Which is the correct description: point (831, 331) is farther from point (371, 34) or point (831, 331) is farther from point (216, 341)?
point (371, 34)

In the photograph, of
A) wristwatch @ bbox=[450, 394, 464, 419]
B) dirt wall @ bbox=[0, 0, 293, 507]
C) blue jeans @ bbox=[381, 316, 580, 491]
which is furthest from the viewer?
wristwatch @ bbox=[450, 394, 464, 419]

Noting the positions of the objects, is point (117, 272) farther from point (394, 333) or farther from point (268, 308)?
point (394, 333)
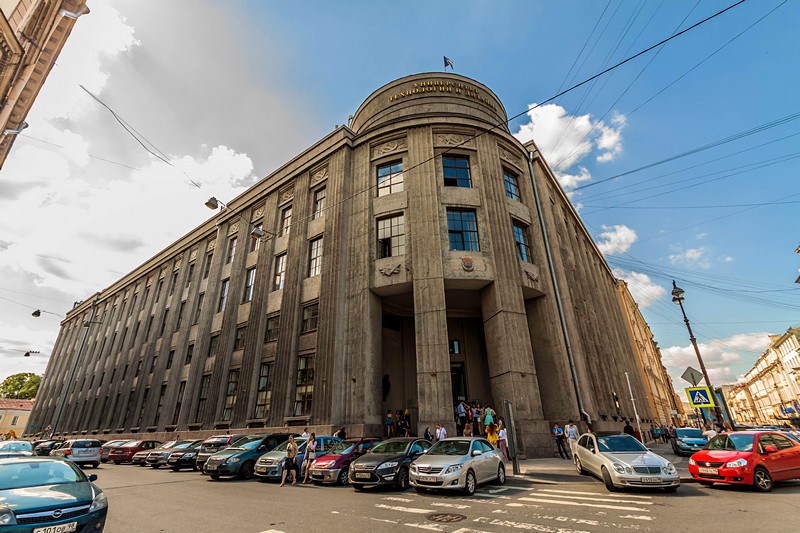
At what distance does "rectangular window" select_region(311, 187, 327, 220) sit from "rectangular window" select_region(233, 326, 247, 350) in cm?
1002

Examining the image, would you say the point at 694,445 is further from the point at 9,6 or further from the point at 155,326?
the point at 155,326

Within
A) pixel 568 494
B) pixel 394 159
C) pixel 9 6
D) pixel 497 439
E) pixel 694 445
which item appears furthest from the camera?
pixel 394 159

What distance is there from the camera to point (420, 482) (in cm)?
956

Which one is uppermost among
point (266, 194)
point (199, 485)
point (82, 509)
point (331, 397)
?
point (266, 194)

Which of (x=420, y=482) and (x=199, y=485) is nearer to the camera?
(x=420, y=482)

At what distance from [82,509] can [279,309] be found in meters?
20.2

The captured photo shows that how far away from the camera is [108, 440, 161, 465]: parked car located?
22.8m

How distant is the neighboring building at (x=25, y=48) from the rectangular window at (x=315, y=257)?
1567 centimetres

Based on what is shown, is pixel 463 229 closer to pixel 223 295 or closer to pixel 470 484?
pixel 470 484

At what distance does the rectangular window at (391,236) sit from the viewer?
2208 centimetres

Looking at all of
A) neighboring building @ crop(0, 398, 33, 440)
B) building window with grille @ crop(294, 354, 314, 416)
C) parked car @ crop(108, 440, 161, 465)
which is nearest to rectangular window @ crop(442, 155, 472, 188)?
building window with grille @ crop(294, 354, 314, 416)

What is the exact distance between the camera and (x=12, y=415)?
7012cm

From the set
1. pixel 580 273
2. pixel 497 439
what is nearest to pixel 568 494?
pixel 497 439

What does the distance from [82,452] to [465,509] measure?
2199cm
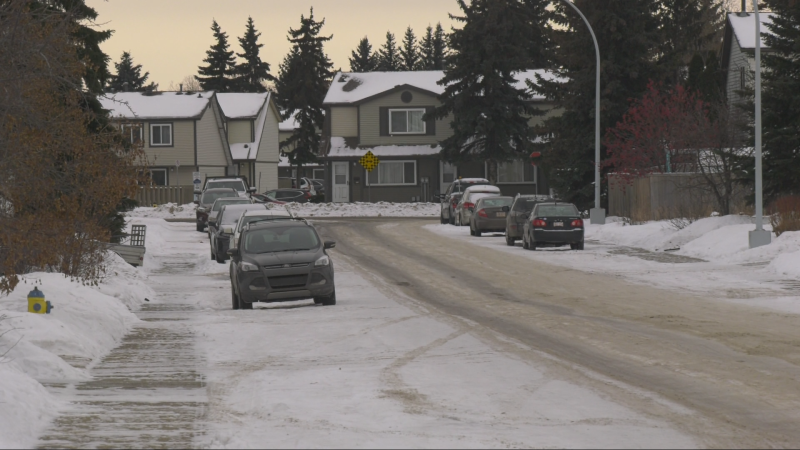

| Objective |
Identify every line in the records above that contains the word "distance", and copy each one.

| Answer to the exercise |
At what distance does "rectangular window" select_region(311, 187, 327, 220) sit from "rectangular window" select_region(233, 326, 247, 350) in cm?
What distance is there from the camera to point (420, 482) (in cm)?
At what distance from [82,509] can [279,309] be found in meters?
At what distance does the rectangular window at (391,236) sit from the viewer?
What is the exact distance between the camera and (x=12, y=415)?
What does the distance from [82,452] to [465,509] measure?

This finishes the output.